### Quelle
Am Himmel hängen schwarze Regenwolken. Und dann setzen wir uns auf einer der vielen Wiesen in den Wind und unter die diversen Wolken und reden.
Martin Suter, in dieser Siedlung waren Sie Kind. Nun sind Kindheitsorte ja auch immer Orte von Heimholung. Wovon werden Sie hier heimgeholt?
Von einigem! Ich erinnere mich sehr deutlich an ein paar Szenen, obwohl ich nur bis fünf hier gelebt habe. Eine davon fand auf der Wiese vor unserem Block statt, der Gärtner installierte dort einen Sprinkler und fragte uns Kinder: Na? Wer getraut sich, auf den Sprinkler zu sitzen? Ich Tubel machte das und setzte mich mit den Kleidern auf den Sprinkler, meine Mutter hat es gesehen und den Gärtner zusammengestaucht. Ich erinnere mich an den Hauswart, ein böser Mann, der immer mit uns schimpfte.
Vielleicht noch etwas minimal Abgründigeres?
Ich erinnere mich daran, dass mein Zimmer eine Glastür hatte. Nun war ich damals der Sohn eines sehr jungen Paares und da geht eine Glastür natürlich nicht. Deshalb verhängte mein Vater die Tür mit einem der schwarzen Tücher, mit denen in der Filmkopieranstalt, wo er technischer Direktor war, die Dunkelkammern verkleidet wurden. Davor hatte ich Angst.
Vor dem Tuch?

### Was zu tun ist
A - Zeige jede Zeile aus den Einträgen, in der das Wort „brick“ vorkommt, unverändert an. Groß- und Kleinschreibung zählt.
B - Führe das Gespräch über Martin Suters Kindheit in der Siedlung nach dem letzten Satz weiter.

### Eingaben zur Aufgabe
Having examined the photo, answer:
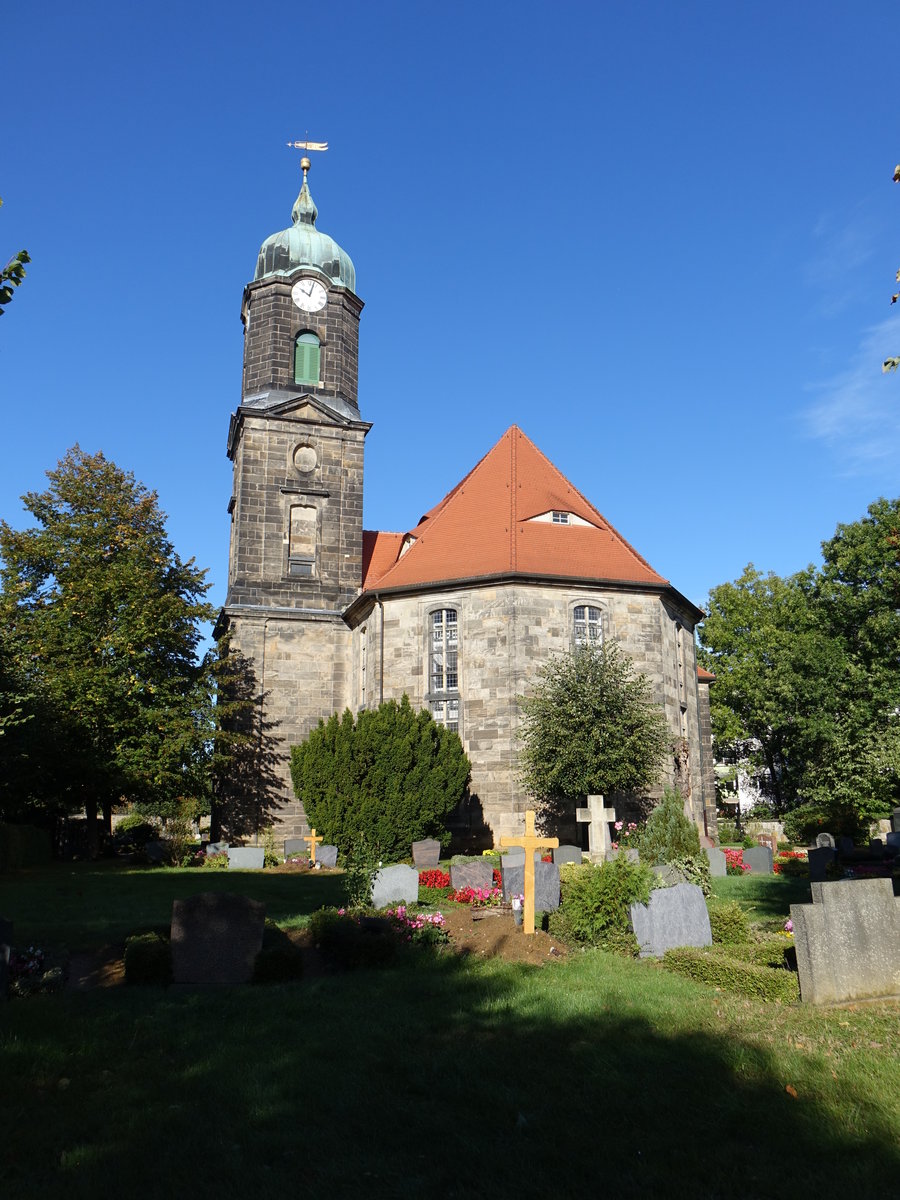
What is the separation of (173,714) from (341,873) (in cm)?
733

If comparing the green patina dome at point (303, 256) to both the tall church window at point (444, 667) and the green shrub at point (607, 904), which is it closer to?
the tall church window at point (444, 667)

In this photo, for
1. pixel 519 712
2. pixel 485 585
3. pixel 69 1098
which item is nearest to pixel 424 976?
pixel 69 1098

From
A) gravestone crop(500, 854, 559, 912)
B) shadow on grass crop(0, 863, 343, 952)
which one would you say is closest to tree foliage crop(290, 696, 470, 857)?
shadow on grass crop(0, 863, 343, 952)

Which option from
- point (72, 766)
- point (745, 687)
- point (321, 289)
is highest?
point (321, 289)

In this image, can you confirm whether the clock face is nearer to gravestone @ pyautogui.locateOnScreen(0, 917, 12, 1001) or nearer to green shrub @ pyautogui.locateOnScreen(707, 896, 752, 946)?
green shrub @ pyautogui.locateOnScreen(707, 896, 752, 946)

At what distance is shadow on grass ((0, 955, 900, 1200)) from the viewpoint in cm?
484

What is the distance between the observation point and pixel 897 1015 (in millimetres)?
7672

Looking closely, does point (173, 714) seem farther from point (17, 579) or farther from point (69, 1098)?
point (69, 1098)

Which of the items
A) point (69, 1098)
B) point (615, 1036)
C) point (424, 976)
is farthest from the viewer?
point (424, 976)

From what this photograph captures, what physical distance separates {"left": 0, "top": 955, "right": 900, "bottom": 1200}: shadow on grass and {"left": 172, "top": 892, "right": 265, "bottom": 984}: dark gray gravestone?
821mm

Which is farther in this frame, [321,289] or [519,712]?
[321,289]

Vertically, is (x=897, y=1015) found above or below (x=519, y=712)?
below

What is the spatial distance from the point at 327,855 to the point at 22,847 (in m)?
8.23

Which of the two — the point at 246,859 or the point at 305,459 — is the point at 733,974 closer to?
the point at 246,859
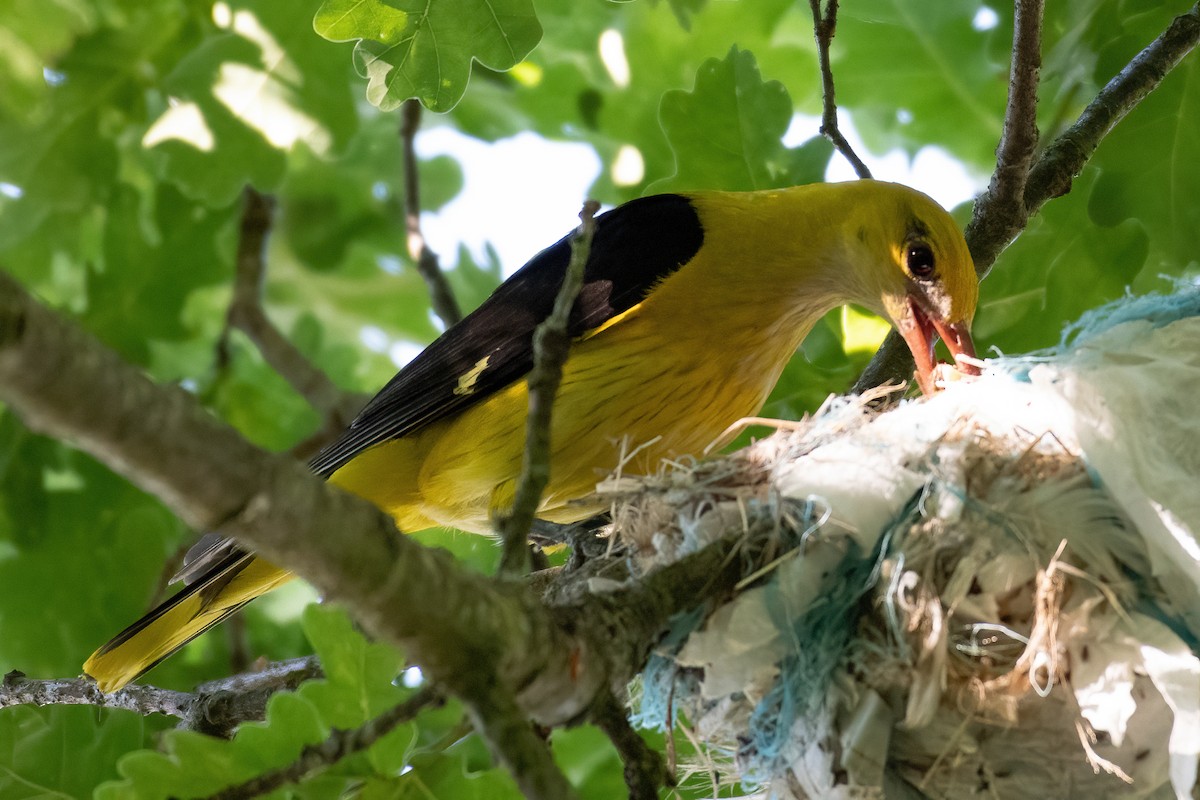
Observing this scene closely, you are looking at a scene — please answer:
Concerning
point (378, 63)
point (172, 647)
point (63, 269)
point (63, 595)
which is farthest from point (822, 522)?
point (63, 269)

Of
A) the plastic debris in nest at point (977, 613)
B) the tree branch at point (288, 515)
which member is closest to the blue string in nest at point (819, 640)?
the plastic debris in nest at point (977, 613)

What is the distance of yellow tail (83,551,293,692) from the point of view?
9.19 ft

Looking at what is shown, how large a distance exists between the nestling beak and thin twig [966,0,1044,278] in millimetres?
273

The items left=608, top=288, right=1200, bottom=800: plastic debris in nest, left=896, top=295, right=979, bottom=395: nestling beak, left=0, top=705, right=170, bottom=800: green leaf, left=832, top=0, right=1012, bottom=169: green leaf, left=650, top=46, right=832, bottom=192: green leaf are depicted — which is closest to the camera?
left=608, top=288, right=1200, bottom=800: plastic debris in nest

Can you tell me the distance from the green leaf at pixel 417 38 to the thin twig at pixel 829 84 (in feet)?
2.39

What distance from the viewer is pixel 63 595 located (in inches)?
141

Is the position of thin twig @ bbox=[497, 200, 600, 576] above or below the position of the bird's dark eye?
below

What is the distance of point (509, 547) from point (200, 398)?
3.18 meters

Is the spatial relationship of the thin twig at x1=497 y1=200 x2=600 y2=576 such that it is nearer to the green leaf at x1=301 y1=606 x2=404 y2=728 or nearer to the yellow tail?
the green leaf at x1=301 y1=606 x2=404 y2=728

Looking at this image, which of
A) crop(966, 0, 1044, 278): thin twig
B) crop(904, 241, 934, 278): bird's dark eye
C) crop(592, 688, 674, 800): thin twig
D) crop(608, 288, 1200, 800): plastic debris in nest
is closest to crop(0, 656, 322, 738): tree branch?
crop(608, 288, 1200, 800): plastic debris in nest

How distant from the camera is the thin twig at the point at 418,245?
387cm

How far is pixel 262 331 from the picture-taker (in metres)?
4.37

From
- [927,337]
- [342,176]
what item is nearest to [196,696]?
[927,337]

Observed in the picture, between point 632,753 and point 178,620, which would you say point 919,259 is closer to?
point 632,753
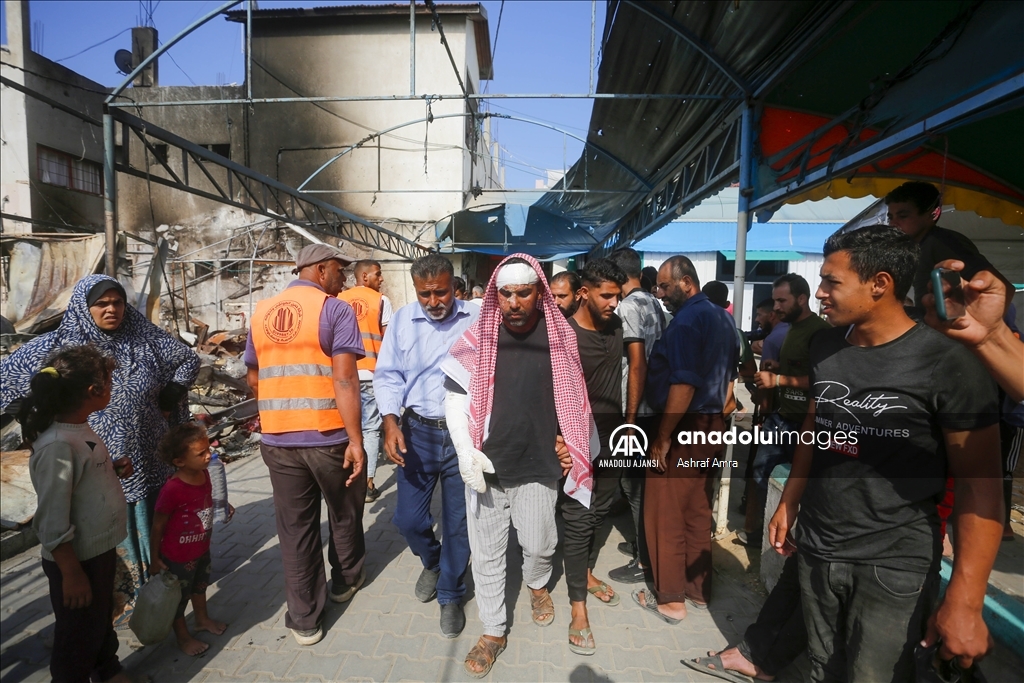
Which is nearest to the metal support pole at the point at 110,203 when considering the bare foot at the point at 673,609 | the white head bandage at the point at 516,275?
the white head bandage at the point at 516,275

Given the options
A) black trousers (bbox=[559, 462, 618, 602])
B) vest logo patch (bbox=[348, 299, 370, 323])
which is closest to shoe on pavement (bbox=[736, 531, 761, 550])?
black trousers (bbox=[559, 462, 618, 602])

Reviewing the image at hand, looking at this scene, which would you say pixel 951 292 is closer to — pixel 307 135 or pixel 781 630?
pixel 781 630

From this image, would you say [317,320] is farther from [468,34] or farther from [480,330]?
[468,34]

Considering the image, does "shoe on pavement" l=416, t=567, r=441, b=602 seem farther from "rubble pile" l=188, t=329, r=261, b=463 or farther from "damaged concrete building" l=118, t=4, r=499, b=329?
"damaged concrete building" l=118, t=4, r=499, b=329

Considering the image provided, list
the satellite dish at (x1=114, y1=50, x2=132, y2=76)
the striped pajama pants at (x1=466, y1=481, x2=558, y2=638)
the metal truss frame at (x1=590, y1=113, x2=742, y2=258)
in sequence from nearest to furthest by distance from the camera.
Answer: the striped pajama pants at (x1=466, y1=481, x2=558, y2=638) < the metal truss frame at (x1=590, y1=113, x2=742, y2=258) < the satellite dish at (x1=114, y1=50, x2=132, y2=76)

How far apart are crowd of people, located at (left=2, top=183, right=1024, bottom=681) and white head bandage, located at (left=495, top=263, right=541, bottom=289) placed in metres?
0.01

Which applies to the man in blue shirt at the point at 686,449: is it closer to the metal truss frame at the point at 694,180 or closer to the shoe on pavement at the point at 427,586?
the shoe on pavement at the point at 427,586

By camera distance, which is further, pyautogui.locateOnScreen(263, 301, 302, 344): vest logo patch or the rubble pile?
the rubble pile

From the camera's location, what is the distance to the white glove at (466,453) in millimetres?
2273

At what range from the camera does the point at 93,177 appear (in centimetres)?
1537

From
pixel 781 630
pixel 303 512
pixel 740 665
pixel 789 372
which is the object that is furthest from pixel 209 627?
pixel 789 372

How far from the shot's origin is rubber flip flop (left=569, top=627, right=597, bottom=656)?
8.42 feet

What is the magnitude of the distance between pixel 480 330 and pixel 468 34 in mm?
15770

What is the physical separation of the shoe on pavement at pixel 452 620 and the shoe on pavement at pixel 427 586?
26 centimetres
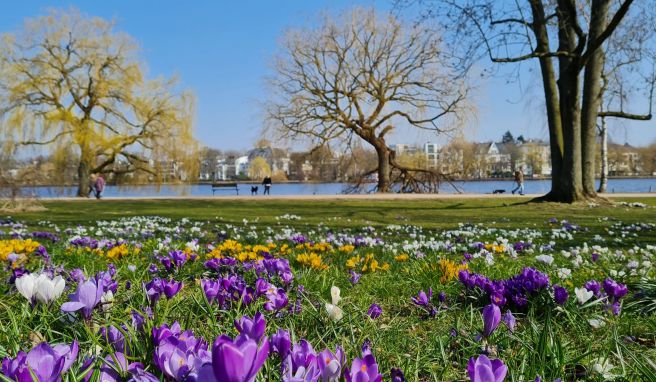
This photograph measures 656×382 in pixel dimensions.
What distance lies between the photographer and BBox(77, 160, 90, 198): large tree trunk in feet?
94.3

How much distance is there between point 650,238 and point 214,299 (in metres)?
6.99

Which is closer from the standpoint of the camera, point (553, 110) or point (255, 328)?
point (255, 328)

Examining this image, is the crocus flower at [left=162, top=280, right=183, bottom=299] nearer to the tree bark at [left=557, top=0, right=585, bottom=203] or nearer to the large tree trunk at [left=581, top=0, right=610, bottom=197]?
the tree bark at [left=557, top=0, right=585, bottom=203]

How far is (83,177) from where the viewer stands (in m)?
28.9

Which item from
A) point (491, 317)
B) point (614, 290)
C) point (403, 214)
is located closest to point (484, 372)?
point (491, 317)

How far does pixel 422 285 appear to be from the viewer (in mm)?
3459

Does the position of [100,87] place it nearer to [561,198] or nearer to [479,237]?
[561,198]

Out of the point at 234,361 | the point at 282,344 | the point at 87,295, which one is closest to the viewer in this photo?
the point at 234,361

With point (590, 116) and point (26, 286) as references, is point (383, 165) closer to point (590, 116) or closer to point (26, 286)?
point (590, 116)

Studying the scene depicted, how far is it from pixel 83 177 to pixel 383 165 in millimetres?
16769

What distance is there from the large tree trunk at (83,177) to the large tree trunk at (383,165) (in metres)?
16.0

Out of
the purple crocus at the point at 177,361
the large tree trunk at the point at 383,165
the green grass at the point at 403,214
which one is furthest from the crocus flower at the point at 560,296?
the large tree trunk at the point at 383,165

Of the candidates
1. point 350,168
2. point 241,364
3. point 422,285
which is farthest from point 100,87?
point 241,364

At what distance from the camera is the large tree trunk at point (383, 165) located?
29.1 m
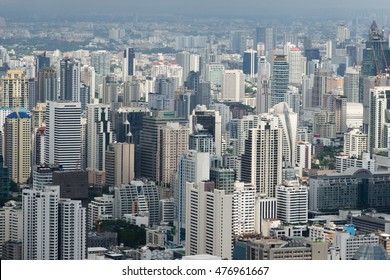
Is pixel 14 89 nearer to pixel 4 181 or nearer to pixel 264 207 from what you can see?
pixel 4 181

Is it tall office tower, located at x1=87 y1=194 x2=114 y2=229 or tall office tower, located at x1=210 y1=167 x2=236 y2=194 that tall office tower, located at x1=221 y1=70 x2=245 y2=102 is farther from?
tall office tower, located at x1=87 y1=194 x2=114 y2=229

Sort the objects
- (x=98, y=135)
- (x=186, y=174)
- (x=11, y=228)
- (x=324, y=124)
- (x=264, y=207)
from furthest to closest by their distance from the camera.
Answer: (x=324, y=124) → (x=98, y=135) → (x=264, y=207) → (x=186, y=174) → (x=11, y=228)

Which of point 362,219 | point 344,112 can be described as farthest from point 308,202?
point 344,112

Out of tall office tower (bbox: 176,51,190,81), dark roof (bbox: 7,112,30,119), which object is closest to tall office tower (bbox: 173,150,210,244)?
tall office tower (bbox: 176,51,190,81)

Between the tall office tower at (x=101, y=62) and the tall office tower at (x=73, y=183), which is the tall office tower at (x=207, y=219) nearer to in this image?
the tall office tower at (x=73, y=183)

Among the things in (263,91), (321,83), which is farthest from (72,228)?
(321,83)

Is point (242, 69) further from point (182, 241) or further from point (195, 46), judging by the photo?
point (182, 241)

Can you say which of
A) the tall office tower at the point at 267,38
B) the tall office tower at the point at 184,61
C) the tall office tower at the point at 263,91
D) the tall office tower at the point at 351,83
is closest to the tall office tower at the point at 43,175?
the tall office tower at the point at 184,61
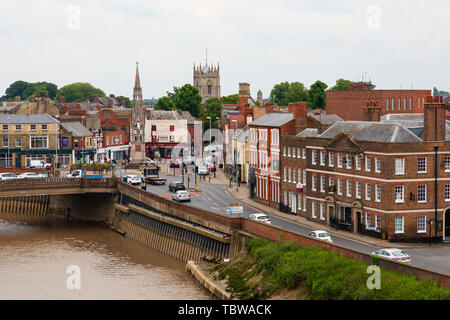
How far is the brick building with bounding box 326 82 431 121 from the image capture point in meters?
105

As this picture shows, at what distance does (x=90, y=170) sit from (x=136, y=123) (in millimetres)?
33268

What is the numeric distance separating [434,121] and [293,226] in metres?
15.0

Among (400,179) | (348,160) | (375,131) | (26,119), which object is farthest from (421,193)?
(26,119)

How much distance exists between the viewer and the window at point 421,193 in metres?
64.2

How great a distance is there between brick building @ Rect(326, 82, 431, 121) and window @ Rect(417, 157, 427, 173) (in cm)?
3644

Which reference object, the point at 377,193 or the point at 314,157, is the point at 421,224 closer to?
the point at 377,193

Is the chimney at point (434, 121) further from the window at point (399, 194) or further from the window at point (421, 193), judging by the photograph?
the window at point (399, 194)

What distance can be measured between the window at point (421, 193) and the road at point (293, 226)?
13.3ft

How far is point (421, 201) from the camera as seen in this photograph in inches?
2527

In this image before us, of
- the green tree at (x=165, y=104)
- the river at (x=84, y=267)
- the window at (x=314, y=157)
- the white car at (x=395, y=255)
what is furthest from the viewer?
the green tree at (x=165, y=104)

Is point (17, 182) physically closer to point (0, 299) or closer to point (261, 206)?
point (261, 206)

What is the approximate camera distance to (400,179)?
63.8 metres

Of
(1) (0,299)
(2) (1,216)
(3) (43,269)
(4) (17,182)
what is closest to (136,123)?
(2) (1,216)

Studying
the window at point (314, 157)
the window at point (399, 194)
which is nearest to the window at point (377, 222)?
the window at point (399, 194)
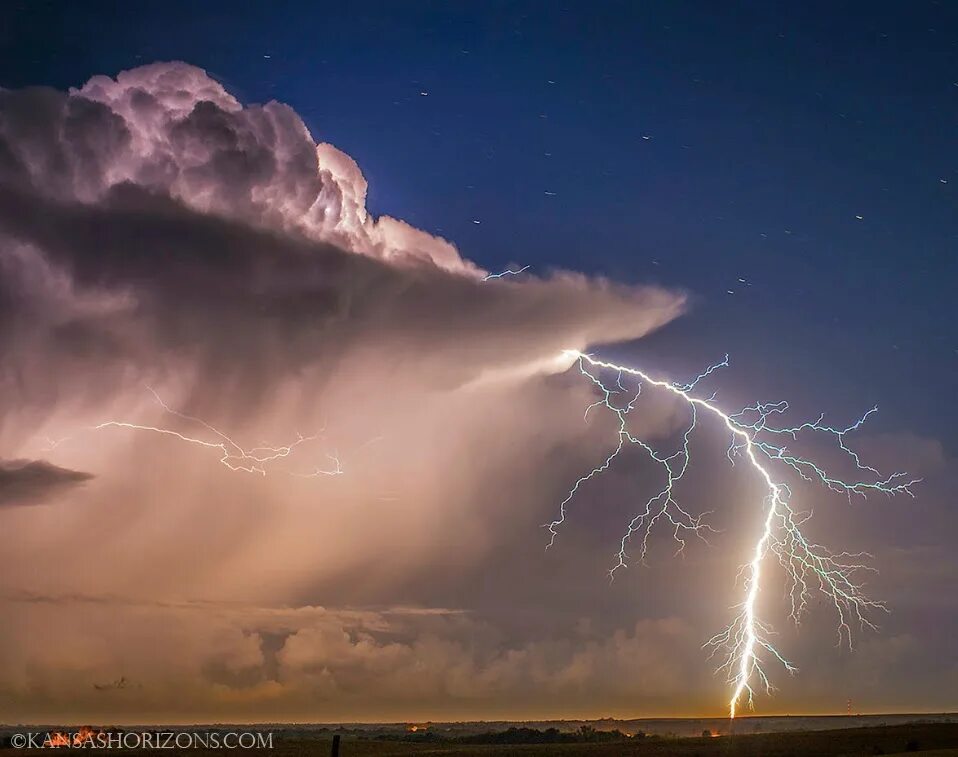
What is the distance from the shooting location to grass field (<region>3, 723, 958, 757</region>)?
33.1 m

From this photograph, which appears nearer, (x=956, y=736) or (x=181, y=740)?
(x=956, y=736)

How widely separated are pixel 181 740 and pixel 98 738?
3.32m

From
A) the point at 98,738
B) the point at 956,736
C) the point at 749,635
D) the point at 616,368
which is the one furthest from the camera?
the point at 98,738

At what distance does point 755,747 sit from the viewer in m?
35.0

### Antworten pro Aufgabe
A -
How far is the brick building with bounding box 326 82 431 121 from the image capture point in meters?
How great a distance is there between brick building @ Rect(326, 82, 431, 121) and window @ Rect(417, 157, 427, 173) (in cm)?

B -
Ja vor dem schwarzen Tuch. Ich lag im Bett und starrte es an.
Und ihr Kinderzimmer wurde selbst zu einer Art Dunkelkammer, in der sich Träume und Ängste entwickeln konnten.
Ja.
Jetzt sind wir ganz weit zurückgegangen. Aber betrachten wir doch einmal die nähere Vergangenheit. Was haben Sie in den letzten Monaten gelernt? Auch über sich?
Ich mache in meinem Beruf ja sowieso Homeoffice, das war nicht aussergewöhnlich. Neu war, dass unsere Tochter, die bald 14 wird, immer zuhause war. Wir mussten die Arme auch von ihren Freundinnen und Freunden isolieren, weil wir ja Hochrisikoleute sind. Aber wir sind so privilegiert, ein Haus mit Garten zu besitzen, und ich muss zugeben, dass es eigentlich eine schöne Zeit war. Ich dachte eher: Ach schade, jetzt ist das schon vorbei.
Und dann begann auch gleich die Filmerei. Wie ist es, wenn das eigene Leben verfilmt wird?
Komisch. Zuerst war ich skeptisch, aber jetzt finde ich es schön schräg, es werden ja Szenen aus allen meinen Büchern dargestellt und dann stolpere ich als Autor rein. Das hat schon was. Aber ich bin keiner, der sich Schriftstellerdokumentationen im Kino anschaut. Das würden Sie auch nicht, oder?
Eher nicht.
Ich ging früher auch nie an Lesungen. Ausser zu guten Freunden, damit nicht 12, sondern vielleicht 13 Leute im Publikum sassen.
Und jetzt besuchen Sie Lesungen?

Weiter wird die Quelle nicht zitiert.